EXERCISE OBJECTIVE
Leaving out any pictures, print the entries that follow exactly as they stand.

MATERIAL FOR THIS EXERCISE
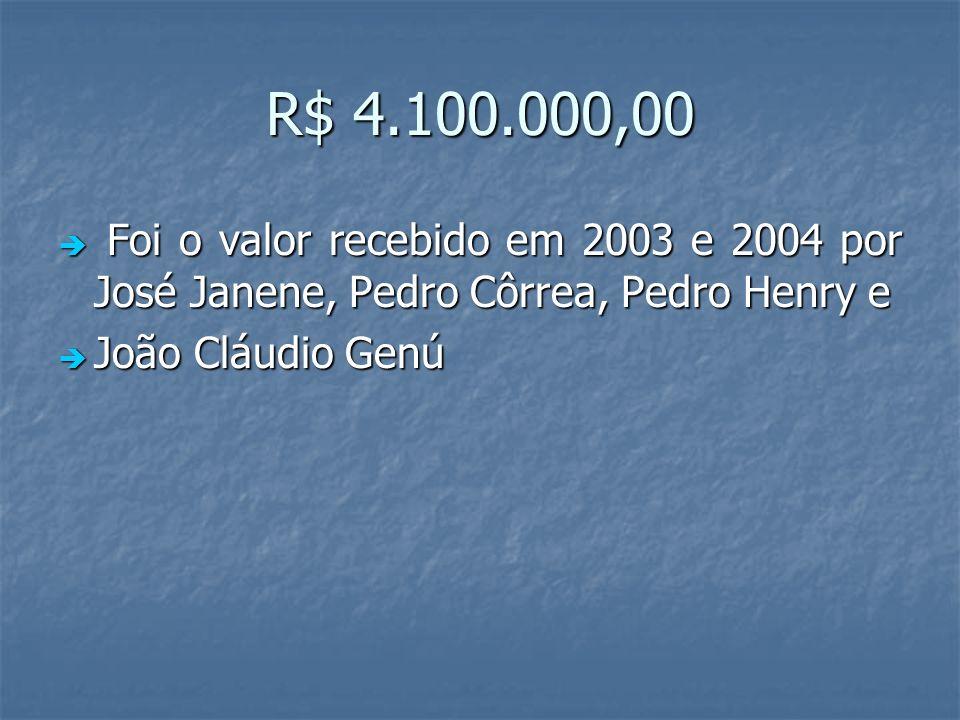 R$ 4.100.000,00 Foi o valor recebido em 2003 e 2004 por José Janene, Pedro Côrrea, Pedro Henry e Foi o valor recebido em 2003 e 2004 por José Janene,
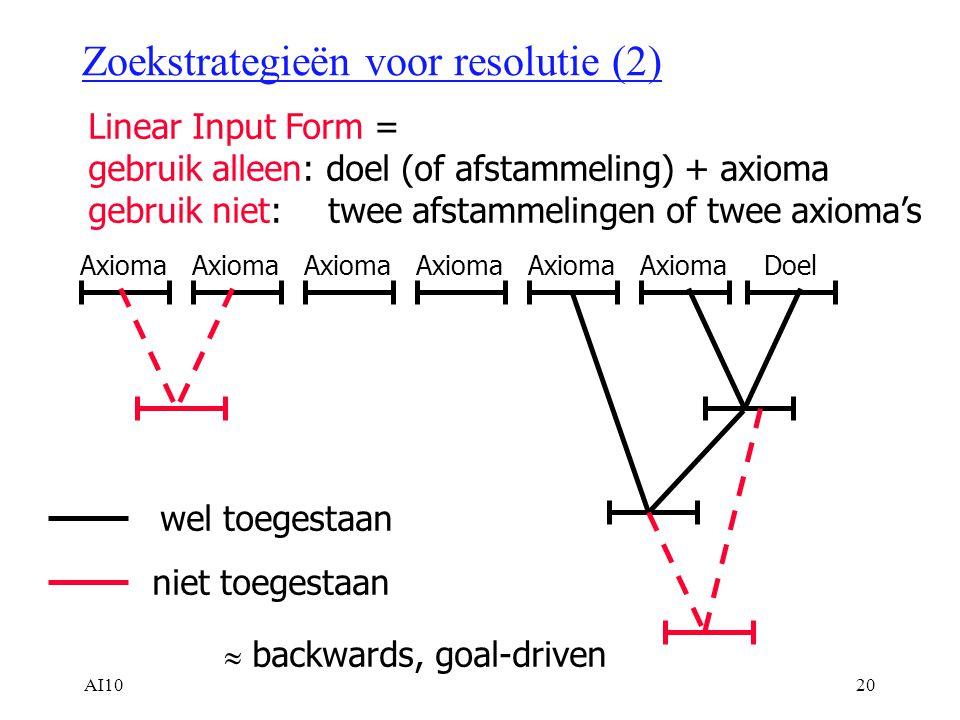 AI1020 Zoekstrategieën voor resolutie (2) Linear Input Form = gebruik alleen: doel (of afstammeling) + axioma gebruik niet:twee afstammelingen of twee axioma's Axioma Doel wel toegestaan niet toegestaan  backwards, goal-driven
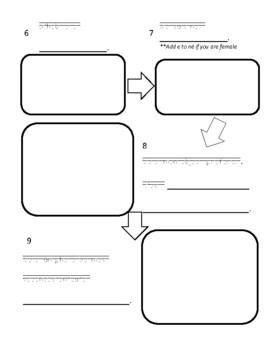 Grade 6 (SK Level 5) Autobiography Unit Final Project Student Handout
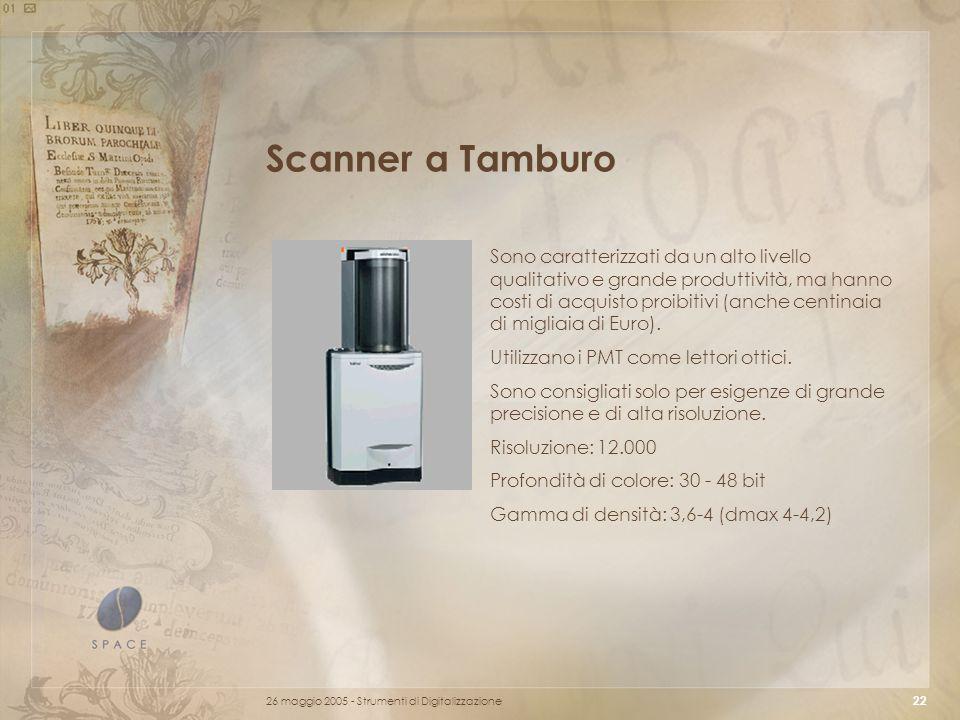 Scanner a Tamburo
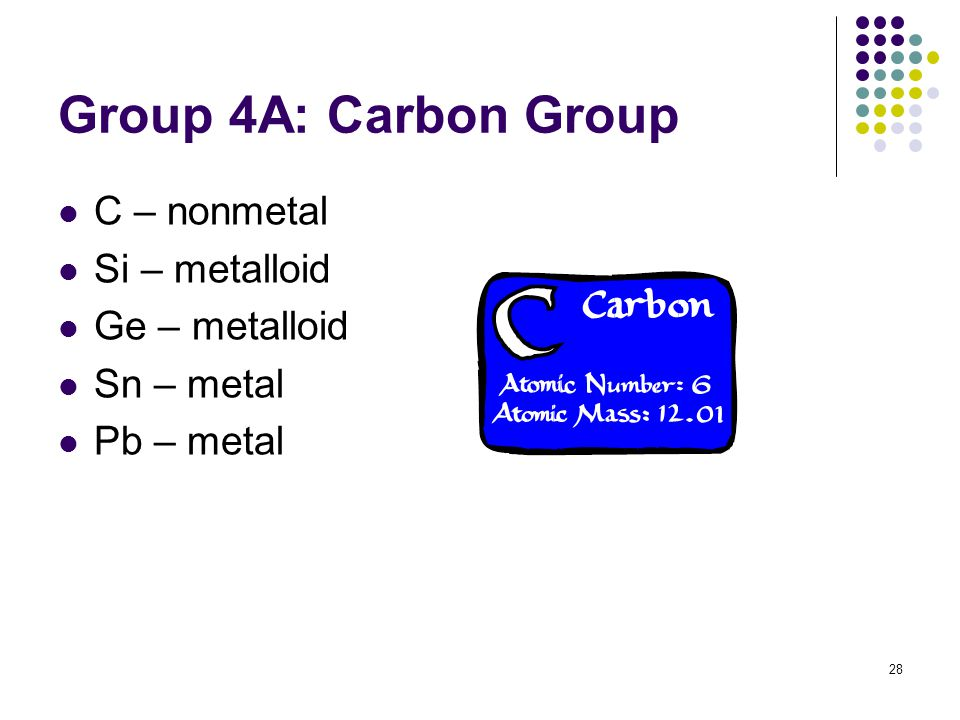 28 Group 4A: Carbon Group C – nonmetal Si – metalloid Ge – metalloid Sn – metal Pb – metal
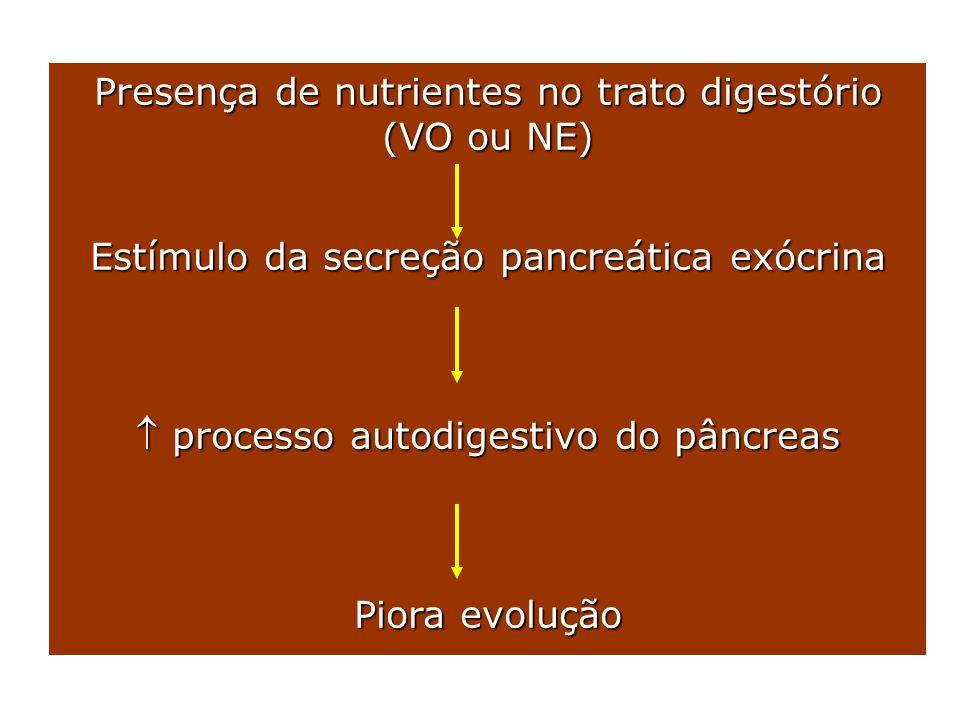 Presença de nutrientes no trato digestório (VO ou NE)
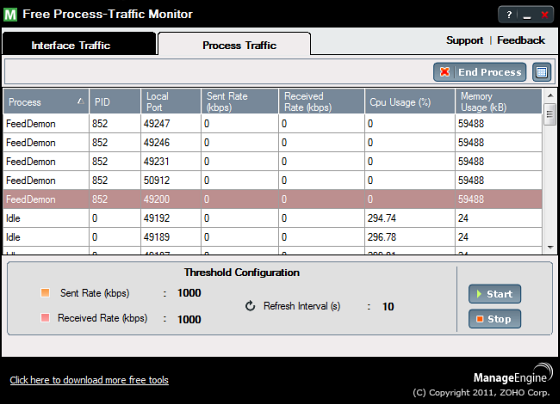 process-traffic-monitor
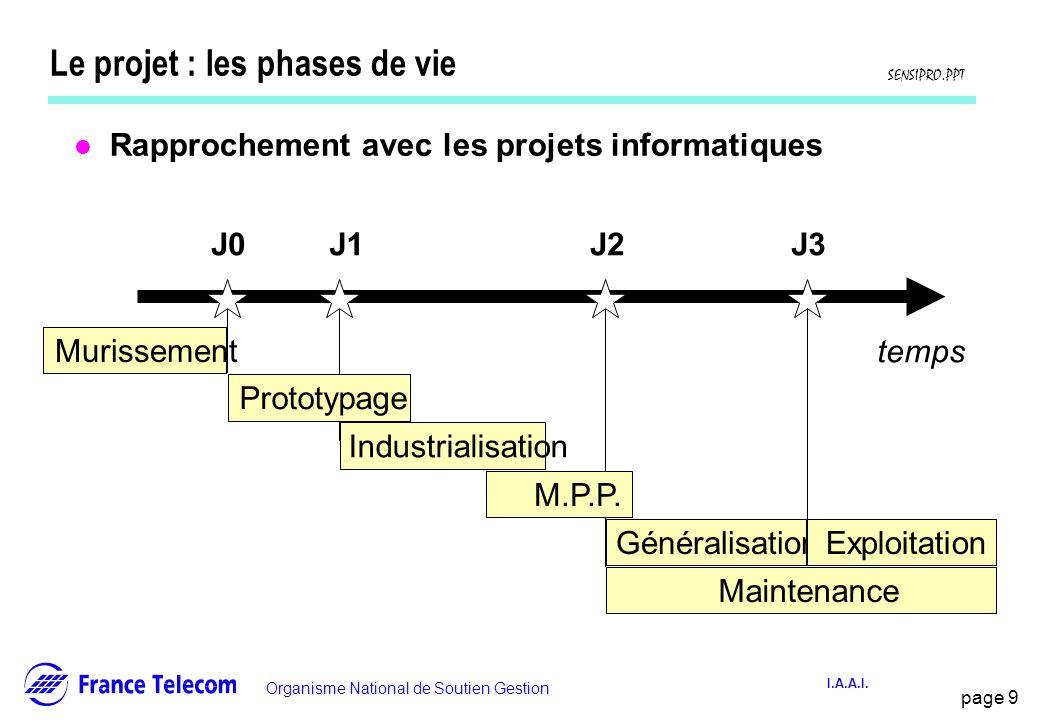 page 9 Information interne Organisme National de Soutien Gestion SENSIPRO.PPT I.A.A.I. Le projet : les phases de vie l Rapprochement avec les projets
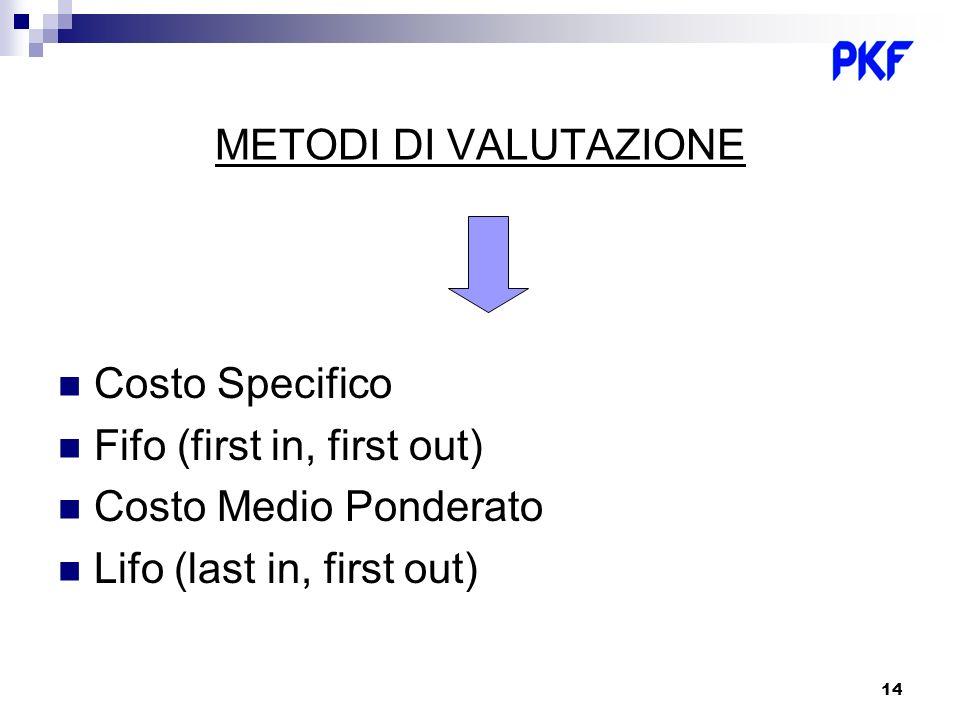 METODI DI VALUTAZIONE Costo Specifico. Fifo (first in, first out) Costo Medio Ponderato.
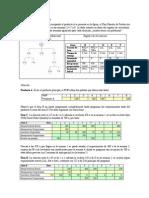Ejercicios Resueltos MRP I MRP II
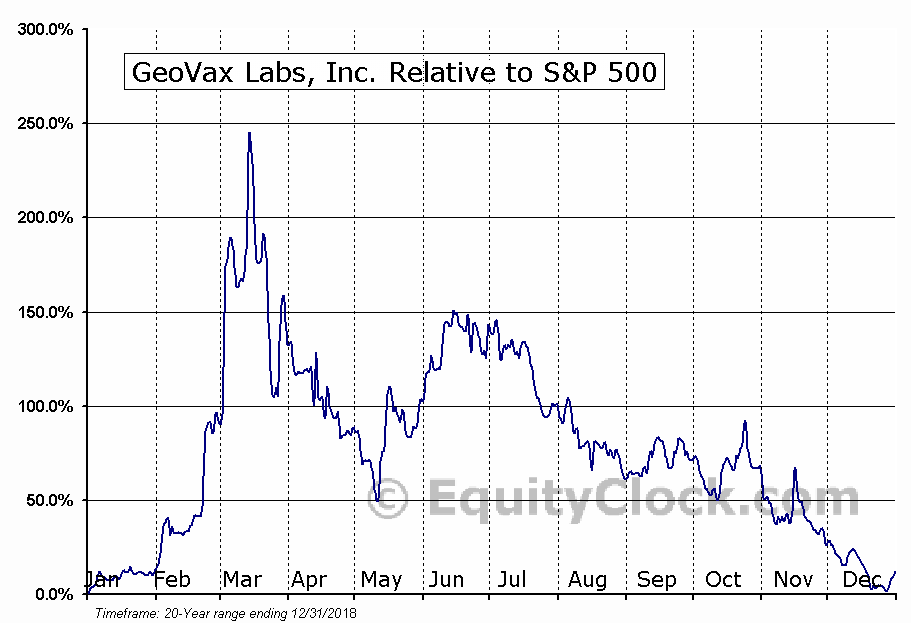 GOVX Relative to the S&P 500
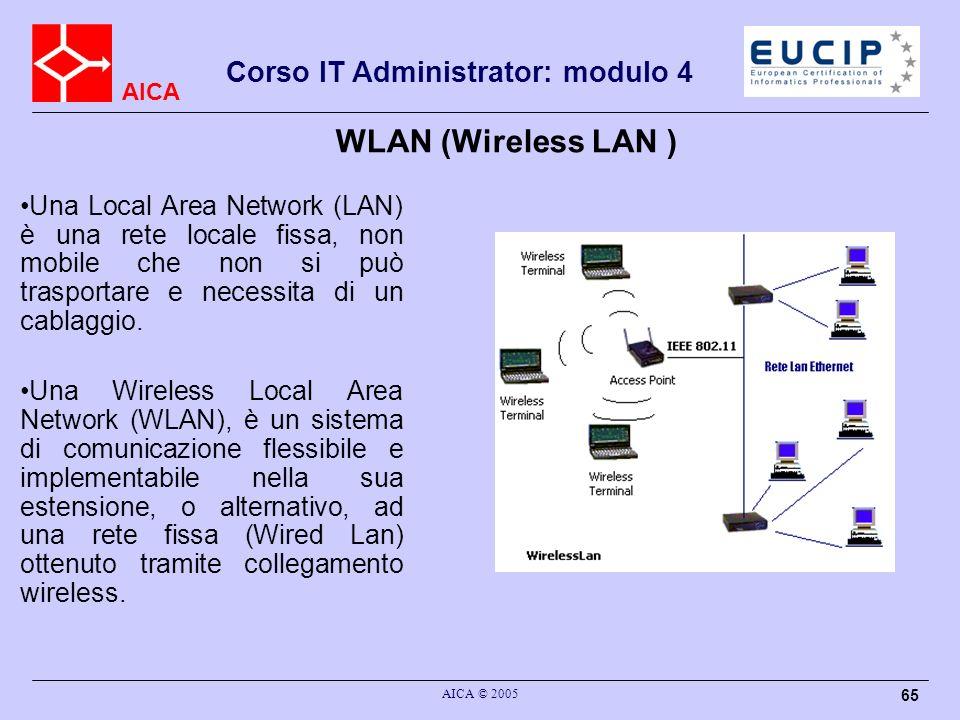WLAN (Wireless LAN ) Una Local Area Network (LAN) è una rete locale fissa, non mobile che non si può trasportare e necessita di un cablaggio.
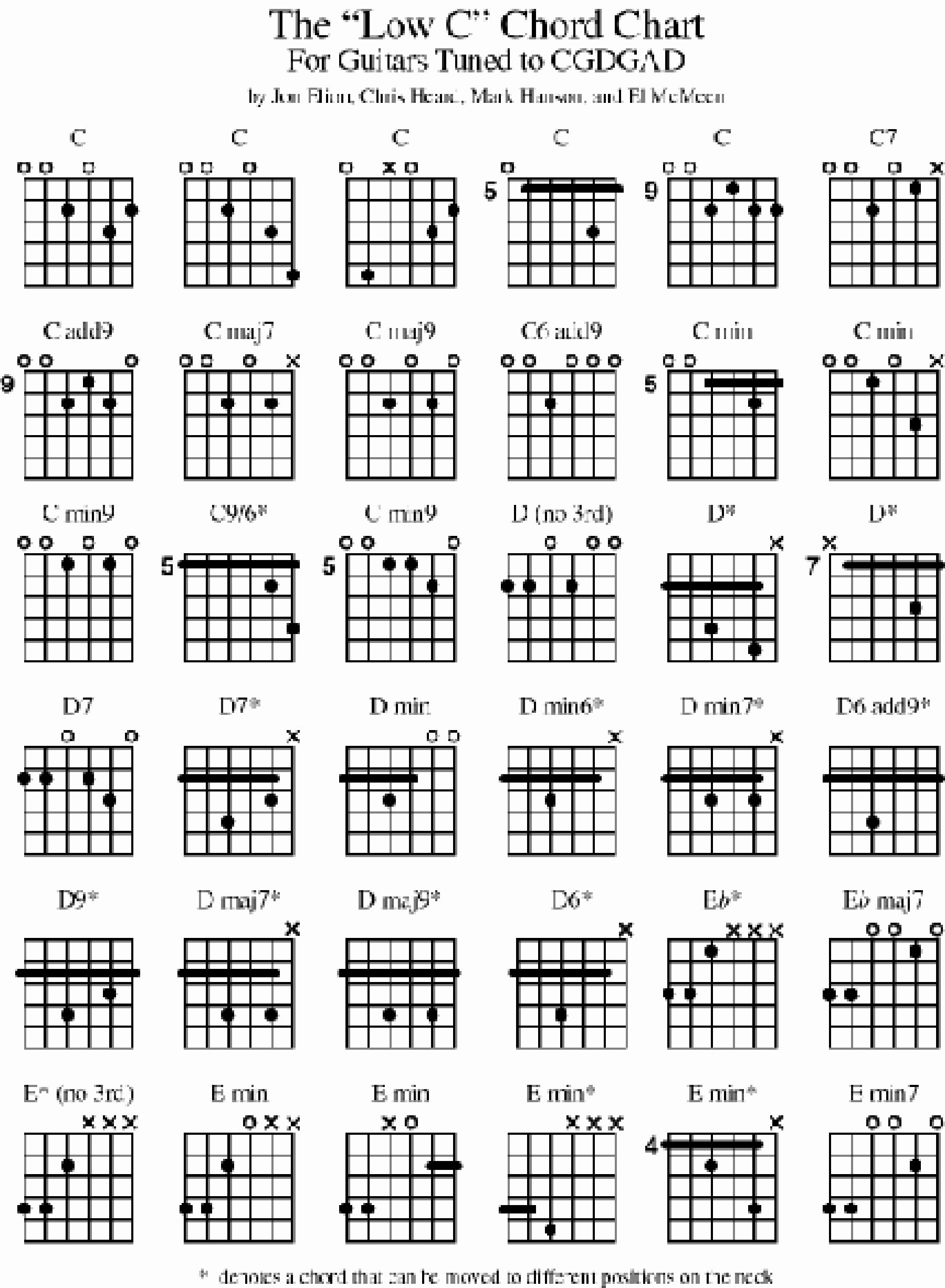 Acoustic Guitar Cord Chart Beautiful Open C Tuning the Acoustic Guitar forum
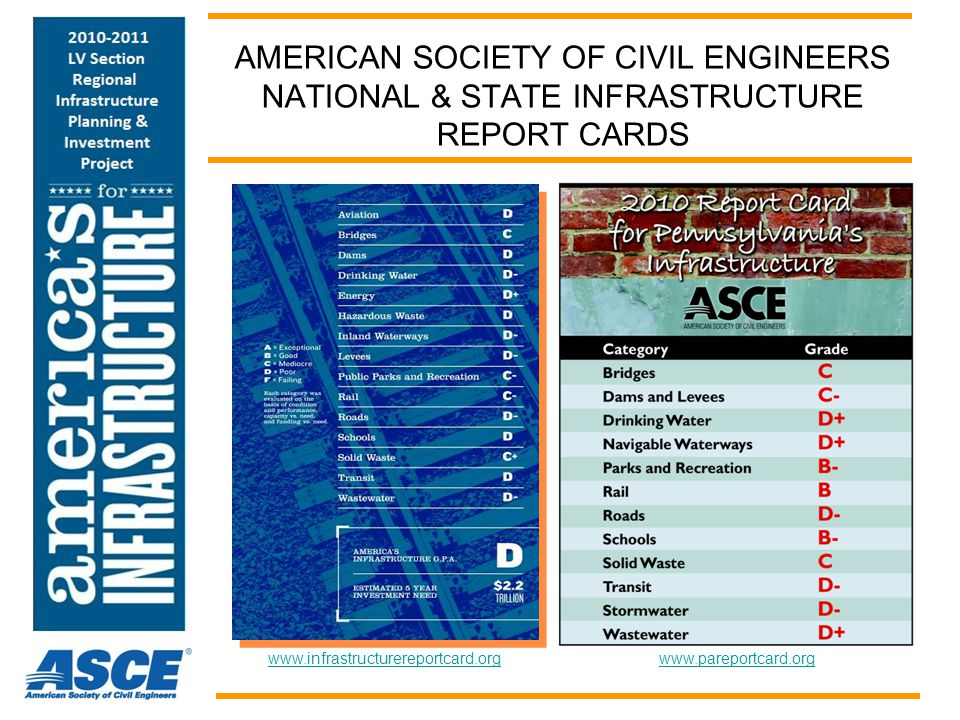 AMERICAN SOCIETY OF CIVIL ENGINEERS NATIONAL & STATE INFRASTRUCTURE REPORT CARDS www.infrastructurereportcard.orgwww.pareportcard.org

COMPLETED TASK
 R$ 4.100.000,00 Foi o valor recebido em 2003 e 2004 por José Janene, Pedro Côrrea, Pedro Henry e Foi o valor recebido em 2003 e 2004 por José Janene,
 AI1020 Zoekstrategieën voor resolutie (2) Linear Input Form = gebruik alleen: doel (of afstammeling) + axioma gebruik niet:twee afstammelingen of twee axioma's Axioma Doel wel toegestaan niet toegestaan  backwards, goal-driven
 Grade 6 (SK Level 5) Autobiography Unit Final Project Student Handout
 Scanner a Tamburo
 28 Group 4A: Carbon Group C – nonmetal Si – metalloid Ge – metalloid Sn – metal Pb – metal
 Presença de nutrientes no trato digestório (VO ou NE)
 process-traffic-monitor
 page 9 Information interne Organisme National de Soutien Gestion SENSIPRO.PPT I.A.A.I. Le projet : les phases de vie l Rapprochement avec les projets
 METODI DI VALUTAZIONE Costo Specifico. Fifo (first in, first out) Costo Medio Ponderato.
Ejercicios Resueltos MRP I MRP II
 GOVX Relative to the S&P 500
WLAN (Wireless LAN ) Una Local Area Network (LAN) è una rete locale fissa, non mobile che non si può trasportare e necessita di un cablaggio.
 Acoustic Guitar Cord Chart Beautiful Open C Tuning the Acoustic Guitar forum
 AMERICAN SOCIETY OF CIVIL ENGINEERS NATIONAL & STATE INFRASTRUCTURE REPORT CARDS www.infrastructurereportcard.orgwww.pareportcard.org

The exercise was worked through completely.